**Brief**.
Without including any images, please transcribe all the lines below exactly.
☆ ☆ ☆
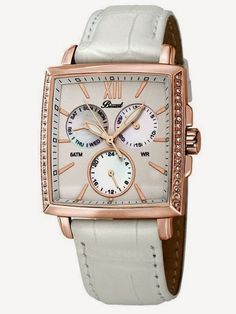 Get the Look Watches, Luxury, Accessories, Html, Products, Fashion, Moda, La Mode, Clocks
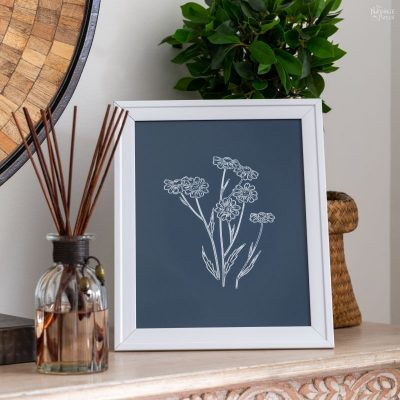 DIY Foil Flower Line Art for a Bohemian Bedroom - TheNavagePatch.com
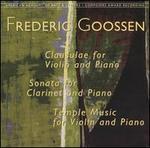 Music by Frederic Goossen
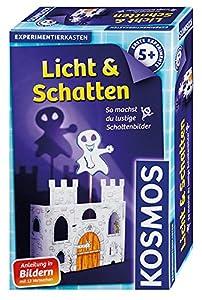 Kosmos 602444 Kit de experimentos Juguete y Kit de Ciencia para niños - Juguetes y Kits de Ciencia para niños (Física, Kit de experimentos, 5 año(s), Multicolor, CE, 132 mm)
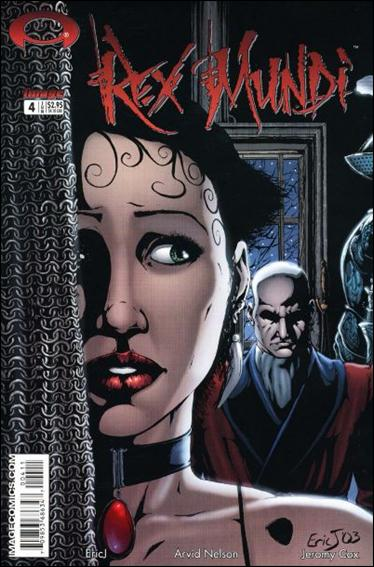 Rex Mundi (2002) 4-A by Image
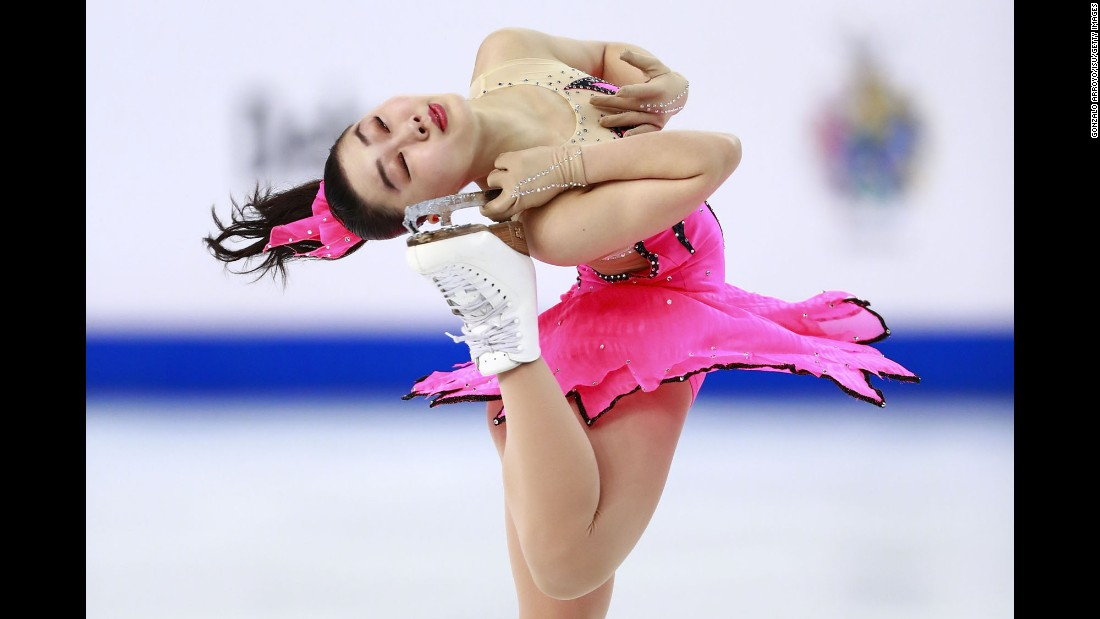 Japan's Wakaba Higuchi skates her short program Friday, March 18, during the World Junior Figure Skating Championships in Debrecen, Hungary. She won the bronze.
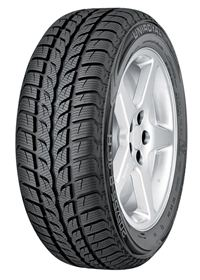 Anvelopa Uniroyal MS Plus 6 155/65R14 75T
☆ ☆ ☆
**Answer below**.
 Get the Look Watches, Luxury, Accessories, Html, Products, Fashion, Moda, La Mode, Clocks
 DIY Foil Flower Line Art for a Bohemian Bedroom - TheNavagePatch.com
 Music by Frederic Goossen
 Kosmos 602444 Kit de experimentos Juguete y Kit de Ciencia para niños - Juguetes y Kits de Ciencia para niños (Física, Kit de experimentos, 5 año(s), Multicolor, CE, 132 mm)
 Rex Mundi (2002) 4-A by Image
 Japan's Wakaba Higuchi skates her short program Friday, March 18, during the World Junior Figure Skating Championships in Debrecen, Hungary. She won the bronze.
 Anvelopa Uniroyal MS Plus 6 155/65R14 75T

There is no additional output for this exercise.